Sunnyvale, Calif.-based Marvell Technology Group has a new chip and a new deal, both targeting putting Wi-Fi into phones.

The chip is the 88W8385, which the company says is the first 802.11a/b/g chip to embed a CPU and on-chip memory—suitable for products with no external CPU (like a laptop or PDA). The silicon will be targeted at consumer electronics and phones, from video to VoIP to simple digital cordless. It can come in a package as small as 9mm square.

That chip, now sampling to customers, is one that Marvell could be providing to new partner Freescale Semiconductor to provide the Wi-Fi aspect to be found in the Freescale’s cellular handset platforms for 2.5G (i.250 GSM/GPRS), 3G (i.300 for GSM/UMTS) and the i.MX/DragonBall platform for PDAs and smartphones.

“Companies like Motorola and other third parties can take our chipsets (including a baseband and application processor and power management and the radio) and wrap plastic around it to create their own phone,” says Kurt Southworth, technical business manager for Freescale.
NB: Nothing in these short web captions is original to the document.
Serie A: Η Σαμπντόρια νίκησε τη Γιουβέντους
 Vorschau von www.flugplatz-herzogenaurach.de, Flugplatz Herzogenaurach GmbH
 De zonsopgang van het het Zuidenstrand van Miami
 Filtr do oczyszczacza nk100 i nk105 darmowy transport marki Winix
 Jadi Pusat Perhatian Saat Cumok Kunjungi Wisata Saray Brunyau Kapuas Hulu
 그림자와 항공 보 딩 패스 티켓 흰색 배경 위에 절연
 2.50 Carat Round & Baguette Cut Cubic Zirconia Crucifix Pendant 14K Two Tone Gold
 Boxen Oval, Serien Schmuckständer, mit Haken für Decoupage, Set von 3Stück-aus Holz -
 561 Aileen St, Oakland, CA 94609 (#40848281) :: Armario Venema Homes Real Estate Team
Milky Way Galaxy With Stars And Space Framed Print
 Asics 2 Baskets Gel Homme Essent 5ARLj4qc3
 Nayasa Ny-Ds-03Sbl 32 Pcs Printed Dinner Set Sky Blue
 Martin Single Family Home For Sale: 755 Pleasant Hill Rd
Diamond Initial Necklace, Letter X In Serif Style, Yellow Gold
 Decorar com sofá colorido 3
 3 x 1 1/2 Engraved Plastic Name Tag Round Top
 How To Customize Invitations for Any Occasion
The application processor, which also handles the human interface with the screen and keyboard, also integrates with the Marvell Wi-Fi chips.

“This is significant because companies that want Wi-Fi in their phones, they have to do quite a bit of work, in both software development and picking chips,” says Benjamin Niu from Marvell, product line manger for Embedded WLAN Products. “With Freescale, we did all that work for the customers up front.”
The two companies are not announcing any customers yet. Freescale says this is really a business case being made for the future, with the expectation that actual products won’t appear until 2006 at the earliest.

“The concept is there, but the market is just coming,” says Maria Bruby, spokesperson for Freescale.